BENEFIZ Der Berliner Club ://about blank zeigt sich solidarisch und feiert für den Erhalt des gefährdeten Hamburger Ladens Golden Pudel

Etwas Punk, etwas Techno, ein bisschen links mit Haltung – so der Querschnitt der Raver

„Im Pudel auflegen zu dürfen war der schönste Tag meines Leben“, schwärmt der knochige Kerl an der Bar, die blonden Haare fallen ihm struppig ins Gesicht. Ein bisschen Punk, ein bisschen Techno, ein bisschen links mit Haltung – der Raver stellt einen guten Querschnitt der Feiernden dar, die sich am Samstagabend im Berliner Club ://about blank eingefunden haben.

In der Nacht zum 14. Februar sei er selbst im Hamburger Club Golden Pudel gewesen, hatte zuvor noch ein Foto des kleinen Häuschens am Fischmarkt geschossen. Es könnte das letzte Bild des intakten Clubs gewesen sein, denn in der selben Nacht ging er – vermutlich infolge von Brandstiftung – in Flammen auf. „Burn to be Alive“ ist das Motto der Berliner Party, die sich mit dem Pudel-Kollektiv solidarisiert.

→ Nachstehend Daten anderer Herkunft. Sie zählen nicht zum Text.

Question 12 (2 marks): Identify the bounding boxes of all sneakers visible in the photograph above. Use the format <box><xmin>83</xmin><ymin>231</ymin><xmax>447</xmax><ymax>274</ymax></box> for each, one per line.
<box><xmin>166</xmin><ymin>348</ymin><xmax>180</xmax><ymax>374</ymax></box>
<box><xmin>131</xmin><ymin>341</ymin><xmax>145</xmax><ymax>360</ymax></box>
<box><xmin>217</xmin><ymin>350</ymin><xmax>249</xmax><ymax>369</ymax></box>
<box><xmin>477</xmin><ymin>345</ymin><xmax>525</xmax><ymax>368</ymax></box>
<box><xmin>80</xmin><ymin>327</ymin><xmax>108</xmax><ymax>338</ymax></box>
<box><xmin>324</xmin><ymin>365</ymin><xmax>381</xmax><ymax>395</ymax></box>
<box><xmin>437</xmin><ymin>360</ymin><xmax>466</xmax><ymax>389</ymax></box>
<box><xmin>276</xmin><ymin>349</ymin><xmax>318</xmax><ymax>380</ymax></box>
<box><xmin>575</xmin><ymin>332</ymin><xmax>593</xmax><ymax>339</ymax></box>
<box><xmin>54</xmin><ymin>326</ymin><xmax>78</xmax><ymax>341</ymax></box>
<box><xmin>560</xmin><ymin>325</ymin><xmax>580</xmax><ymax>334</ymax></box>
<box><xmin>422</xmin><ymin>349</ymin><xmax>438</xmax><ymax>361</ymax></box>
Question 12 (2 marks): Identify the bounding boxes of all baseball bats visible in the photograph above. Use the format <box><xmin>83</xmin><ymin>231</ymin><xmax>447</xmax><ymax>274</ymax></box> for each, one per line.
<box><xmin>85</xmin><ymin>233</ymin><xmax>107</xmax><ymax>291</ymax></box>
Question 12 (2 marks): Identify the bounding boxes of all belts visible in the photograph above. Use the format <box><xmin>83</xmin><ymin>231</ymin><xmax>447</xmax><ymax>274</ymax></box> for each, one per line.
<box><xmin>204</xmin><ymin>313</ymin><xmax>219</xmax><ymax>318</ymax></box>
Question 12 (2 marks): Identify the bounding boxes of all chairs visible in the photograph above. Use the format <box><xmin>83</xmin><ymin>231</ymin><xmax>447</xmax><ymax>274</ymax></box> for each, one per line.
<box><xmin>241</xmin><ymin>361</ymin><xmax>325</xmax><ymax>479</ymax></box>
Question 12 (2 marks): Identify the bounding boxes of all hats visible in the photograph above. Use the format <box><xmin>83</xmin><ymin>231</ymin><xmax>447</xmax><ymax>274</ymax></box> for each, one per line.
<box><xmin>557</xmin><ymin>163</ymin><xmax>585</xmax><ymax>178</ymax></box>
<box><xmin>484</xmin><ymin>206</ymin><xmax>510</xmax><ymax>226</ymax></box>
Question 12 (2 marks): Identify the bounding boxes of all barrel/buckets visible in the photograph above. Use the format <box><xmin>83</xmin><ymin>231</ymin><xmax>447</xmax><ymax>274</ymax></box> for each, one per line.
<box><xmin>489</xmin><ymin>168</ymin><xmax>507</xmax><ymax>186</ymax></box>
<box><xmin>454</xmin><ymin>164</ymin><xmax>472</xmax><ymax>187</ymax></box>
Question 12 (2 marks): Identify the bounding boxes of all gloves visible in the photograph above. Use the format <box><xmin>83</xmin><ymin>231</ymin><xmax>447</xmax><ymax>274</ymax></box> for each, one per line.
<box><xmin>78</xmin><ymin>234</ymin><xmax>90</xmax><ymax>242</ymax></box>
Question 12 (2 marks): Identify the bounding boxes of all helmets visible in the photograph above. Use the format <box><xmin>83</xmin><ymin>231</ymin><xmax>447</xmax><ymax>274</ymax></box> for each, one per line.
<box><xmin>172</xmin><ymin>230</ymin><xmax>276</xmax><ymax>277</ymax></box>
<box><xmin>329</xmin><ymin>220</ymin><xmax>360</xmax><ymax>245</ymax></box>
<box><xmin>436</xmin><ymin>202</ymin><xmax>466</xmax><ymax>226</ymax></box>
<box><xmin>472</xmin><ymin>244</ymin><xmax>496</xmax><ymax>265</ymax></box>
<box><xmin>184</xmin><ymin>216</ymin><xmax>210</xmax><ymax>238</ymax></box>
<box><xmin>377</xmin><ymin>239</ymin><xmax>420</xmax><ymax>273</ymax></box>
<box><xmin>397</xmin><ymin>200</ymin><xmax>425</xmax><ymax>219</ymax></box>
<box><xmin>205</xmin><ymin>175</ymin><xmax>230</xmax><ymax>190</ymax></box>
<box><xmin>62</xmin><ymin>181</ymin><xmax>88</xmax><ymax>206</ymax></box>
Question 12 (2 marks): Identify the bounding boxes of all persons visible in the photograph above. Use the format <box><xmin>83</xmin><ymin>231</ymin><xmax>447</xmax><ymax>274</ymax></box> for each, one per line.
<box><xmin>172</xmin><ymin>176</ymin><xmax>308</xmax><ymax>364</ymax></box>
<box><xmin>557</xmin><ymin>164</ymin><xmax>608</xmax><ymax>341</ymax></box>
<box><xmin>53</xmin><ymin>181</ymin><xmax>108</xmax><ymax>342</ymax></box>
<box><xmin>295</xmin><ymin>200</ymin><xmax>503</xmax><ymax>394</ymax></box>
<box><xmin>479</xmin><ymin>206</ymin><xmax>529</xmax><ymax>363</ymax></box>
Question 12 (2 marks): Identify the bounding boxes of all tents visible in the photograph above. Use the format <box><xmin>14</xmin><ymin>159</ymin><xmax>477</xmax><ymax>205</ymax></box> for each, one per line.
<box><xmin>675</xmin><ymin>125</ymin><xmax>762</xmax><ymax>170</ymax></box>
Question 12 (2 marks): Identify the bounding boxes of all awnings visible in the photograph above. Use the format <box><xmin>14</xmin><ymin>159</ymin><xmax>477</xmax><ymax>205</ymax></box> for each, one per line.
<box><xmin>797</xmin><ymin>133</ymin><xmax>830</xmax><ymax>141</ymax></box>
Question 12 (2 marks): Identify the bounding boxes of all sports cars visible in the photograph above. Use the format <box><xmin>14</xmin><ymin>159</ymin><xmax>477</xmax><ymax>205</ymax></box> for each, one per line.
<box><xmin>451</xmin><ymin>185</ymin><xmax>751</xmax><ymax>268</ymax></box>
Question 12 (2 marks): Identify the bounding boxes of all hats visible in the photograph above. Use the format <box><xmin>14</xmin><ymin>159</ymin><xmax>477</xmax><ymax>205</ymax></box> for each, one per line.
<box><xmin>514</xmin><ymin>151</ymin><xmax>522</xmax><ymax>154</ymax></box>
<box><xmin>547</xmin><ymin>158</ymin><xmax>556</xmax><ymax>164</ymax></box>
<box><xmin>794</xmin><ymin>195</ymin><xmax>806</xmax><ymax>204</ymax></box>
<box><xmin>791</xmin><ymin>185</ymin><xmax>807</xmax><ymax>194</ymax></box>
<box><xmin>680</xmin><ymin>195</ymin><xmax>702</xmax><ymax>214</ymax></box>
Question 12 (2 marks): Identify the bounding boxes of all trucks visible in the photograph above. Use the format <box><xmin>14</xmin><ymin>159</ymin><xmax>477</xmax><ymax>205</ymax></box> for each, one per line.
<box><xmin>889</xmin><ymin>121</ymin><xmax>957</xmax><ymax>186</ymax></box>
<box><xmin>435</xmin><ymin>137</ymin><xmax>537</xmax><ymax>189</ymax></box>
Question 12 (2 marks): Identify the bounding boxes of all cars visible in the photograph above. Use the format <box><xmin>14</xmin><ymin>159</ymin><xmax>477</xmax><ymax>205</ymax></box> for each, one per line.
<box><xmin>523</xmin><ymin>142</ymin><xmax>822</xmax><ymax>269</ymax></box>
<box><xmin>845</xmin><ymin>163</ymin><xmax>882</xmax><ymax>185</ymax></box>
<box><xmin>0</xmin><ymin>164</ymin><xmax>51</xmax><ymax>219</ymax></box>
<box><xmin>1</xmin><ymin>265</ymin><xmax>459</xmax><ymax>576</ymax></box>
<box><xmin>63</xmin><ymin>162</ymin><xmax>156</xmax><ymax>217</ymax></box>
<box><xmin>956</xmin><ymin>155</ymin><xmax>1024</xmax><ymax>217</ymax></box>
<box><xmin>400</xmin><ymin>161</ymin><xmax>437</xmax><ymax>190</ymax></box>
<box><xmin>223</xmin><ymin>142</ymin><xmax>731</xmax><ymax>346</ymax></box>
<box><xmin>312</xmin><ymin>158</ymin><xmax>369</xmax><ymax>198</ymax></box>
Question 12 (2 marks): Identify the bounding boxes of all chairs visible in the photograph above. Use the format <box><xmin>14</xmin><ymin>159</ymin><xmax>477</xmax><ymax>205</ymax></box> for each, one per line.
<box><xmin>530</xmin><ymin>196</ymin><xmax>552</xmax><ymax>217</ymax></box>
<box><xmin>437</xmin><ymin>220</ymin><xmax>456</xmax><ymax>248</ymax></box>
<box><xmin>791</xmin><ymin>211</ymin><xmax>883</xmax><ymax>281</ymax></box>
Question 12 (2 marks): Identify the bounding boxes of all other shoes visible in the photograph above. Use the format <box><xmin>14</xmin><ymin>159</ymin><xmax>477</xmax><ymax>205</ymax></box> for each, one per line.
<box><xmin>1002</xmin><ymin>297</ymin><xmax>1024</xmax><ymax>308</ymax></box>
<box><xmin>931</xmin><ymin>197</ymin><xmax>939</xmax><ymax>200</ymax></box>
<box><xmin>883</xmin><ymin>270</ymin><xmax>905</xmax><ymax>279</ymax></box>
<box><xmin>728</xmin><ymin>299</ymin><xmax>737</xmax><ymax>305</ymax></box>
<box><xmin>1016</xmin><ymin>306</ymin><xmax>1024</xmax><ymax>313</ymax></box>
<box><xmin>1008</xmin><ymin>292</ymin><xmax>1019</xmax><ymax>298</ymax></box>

War die Zukunft des Clubs bereits vor dem Brand ungewiss, so ist sie es jetzt umso mehr. Unstimmigkeiten zwischen den beiden Besitzern Rocko Schamoni und Wolf Richter, die das Gebäude 2008 übernahmen, hatten sich zum Kleinkrieg zwischen den Parteien entwickelt. 2011 kam es zur inoffiziellen Teilung, Schamoni betrieb den Club im Untergeschoss, Richter das Restaurant Oberstübchen im oberen Stockwerk. Doch es geht um mehr als einen Streit unter Freunden.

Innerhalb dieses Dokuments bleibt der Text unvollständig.